Discharge Temp Effects on Compressor Life

This topic has to do with the effects of discharge temperature on the compressor life expectancy. Like most of these topics, there is far more to it than just looking at one data point. Superheat is a big part of the puzzle. Compression ratio is another one and there are several others that affect discharge temperatures that need to be included as well. Some like suction pressure and superheat also affect winding temperature as well and can have a negative effect on life expectancy all on their own. We will look at factors that often affect real world examples and how best to correct them. To start with however, we need to look at what happens inside of the compressor as it does its thing.

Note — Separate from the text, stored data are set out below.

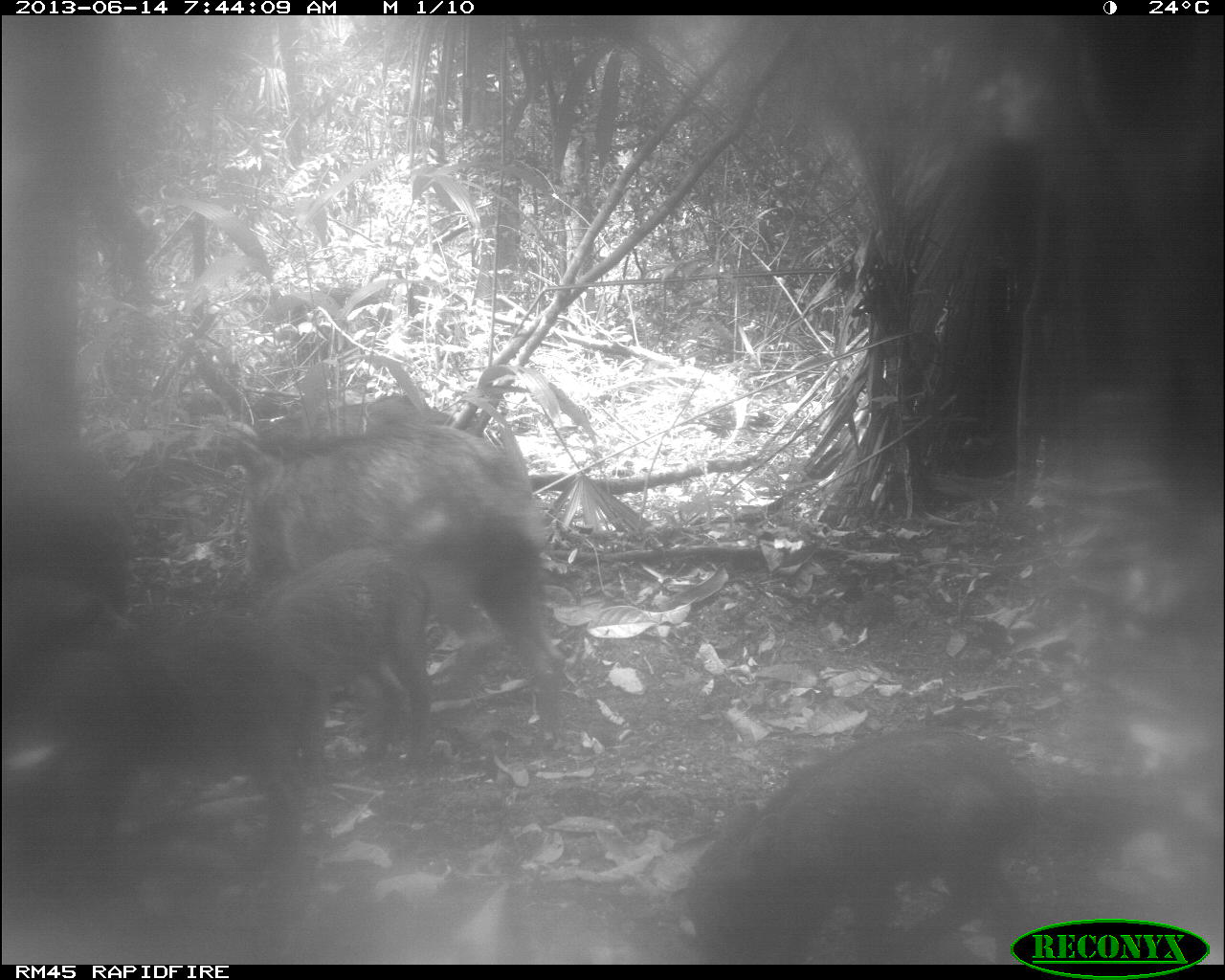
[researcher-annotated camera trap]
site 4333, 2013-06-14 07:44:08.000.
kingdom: Animalia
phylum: Chordata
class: Mammalia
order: Artiodactyla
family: Tayassuidae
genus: Tayassu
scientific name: Tayassu pecari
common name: white-lipped peccary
Tayassu pecari (white-lipped peccary), count 6.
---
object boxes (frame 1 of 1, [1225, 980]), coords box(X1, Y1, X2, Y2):
tayassu pecari: box(237, 416, 569, 761); box(684, 726, 1037, 964); box(135, 543, 437, 815); box(303, 394, 472, 423)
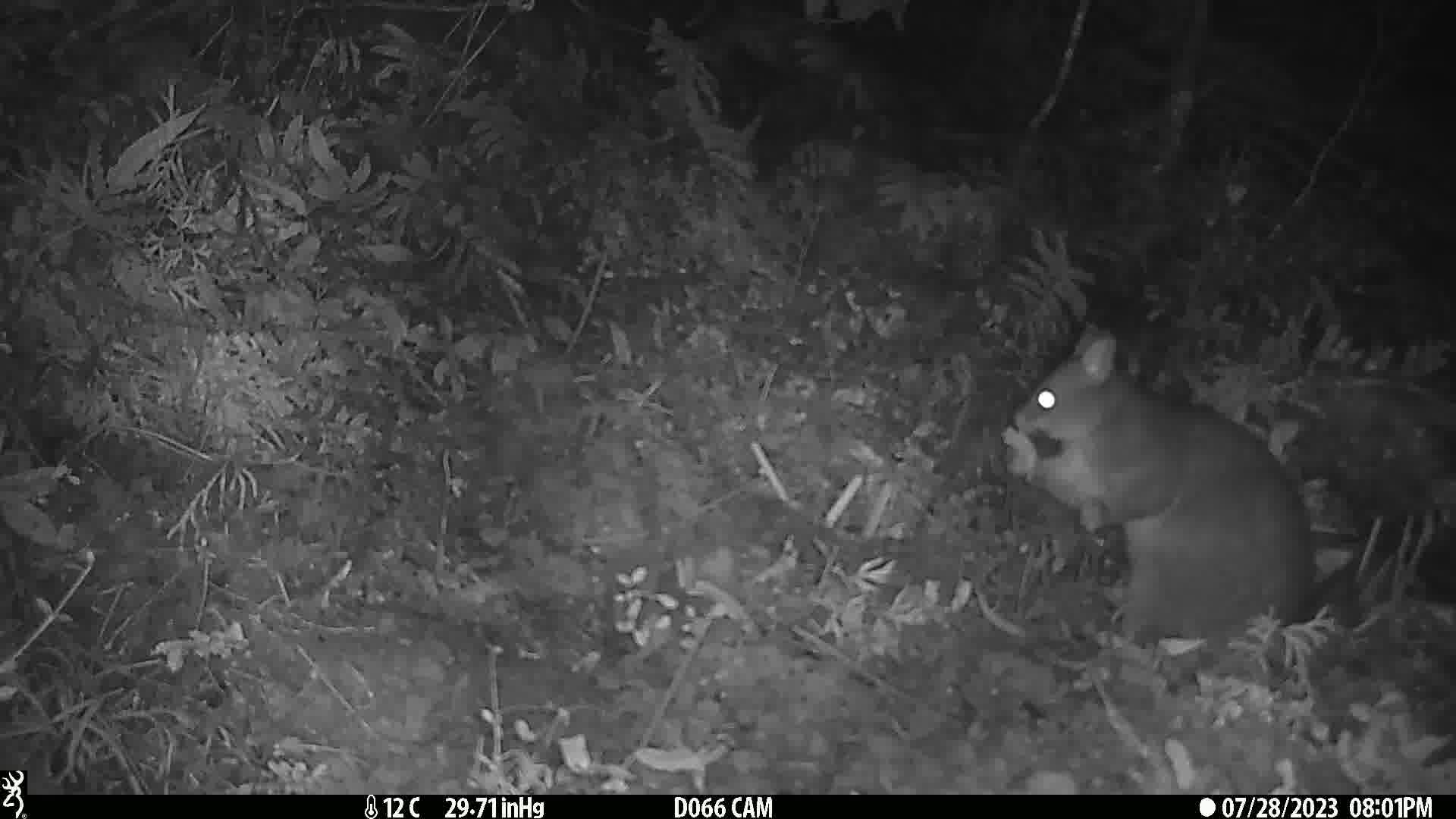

Since the compressor compresses 100% vapor, there is no phase change occurring, only the reduction in volume and an increase in density of the vapor. This increases the energy of the of the vapor thru work and thus its temperature will rise in a sensible process. How much of a temperature increase depends on several factors which we can look at individually as they are all important factors and happen too often to ignore.

Compression ratio: Since the increase in temperature of the vapor during compression is heavily influenced by how much work is done on it, and work is the process of increasing the pressure and density, the greater the change in pressure and density the higher the final temperature of the vapor will be for a given suction condition. This can be seen by comparing the discharge temperatures of a R404A semi-hermetic compressor that is working with a -40 F Saturated Suction Temperature (SST), then -20 F SST and finally +20 F SST and all using a 110F condensing temperature with (15 F) superheat at the compressor suction . The estimated discharge temperatures would be 202 F, 184 F and 164 F respectively. Now 110 F condensing is not that high when one considers a roof temperature in the summer down south. In this condition, 130 F is not out of the question, especially if the coil is a little dirty. If we run the same evaporator conditions at a condensing temperature of 130 F, the discharge temperatures become 242 F, 213 F and 193 F respectively. Now 242 F is getting pretty warm and it is at these conditions that it is critical that the superheat present in the suction gas is limited as much as possible or as we will see below, excessive temperature can occur in several areas of the compressor.

Suction Superheat: When you look at the values from tables for setting high pressure controls or even the application envelope for a particular compressor, there is an assumption made concerning the amount of superheat present in the suction gas: It is not excessive. In fact it is pretty close to ideal. In other words, the expectation is that the system was installed correctly, has had the correct refrigerant charge added and there are no leaks or non-insulated 50 foot suction line runs in a hot unconditioned space. Why? Because for one, this is the way it should be done, and two, these would render the values given in the charts or tables as useless or pretty nearly so. If we run the number above for calculating discharge temperatures with a super heat value of 30 F instead of 15 at the compressor suction, the -40/130 system ends up with a discharge temperature of 256 F. This is pretty much right at the point where I would be getting worried and the reason has to do with the oil. Sure the oil may be good to a discharge temperature of 270 F or so, but this does not mean that it's viscosity is optimal or that there are not pockets of areas in the compressor where it is subjected to even high temperatures. Scroll compressors are an excellent example of this. The bearing temperature under the mobile scroll is critical to ensuring long compressor life as this bearing is directly adjacent to the hottest section of the compression section which is the center of the scrolls themselves. Any change in discharge temperature directly affects the temperature of this bearing. It is no coincidence that it is a major failure point.

System Charge: Even without going to the extremes of using a -40F SST, a typical low temp -10F SST/110F system can still end up with excessive discharge temperatures and just as important, motor winding temperatures as well. Charge loss, especially a slow one can cause the discharge temperature to climb to dangerous levels over an extended period of time. The main causes are the increase in compression ratio due to the quick drop in evaporator saturation temperature/pressure and the reduced mass of suction gas that is used to cool the compressor motor. Since there is less mass flow through the evaporator, the evaporator suction superheat value goes through the roof. And while the condensing temperature will drop due the reduced charge, the drop in the low side pressures are far greater and result in high compression ratios. Try using some compressor software and plug in -35F and a return gas temperature of 65F with a condensing temp of 100F. I did and got a discharge temperature of 260F. Normal discharge temperature would be It takes less refrigerant loss to drop a normal saturated -10F evaporator refrigeration system to -35F than you might think.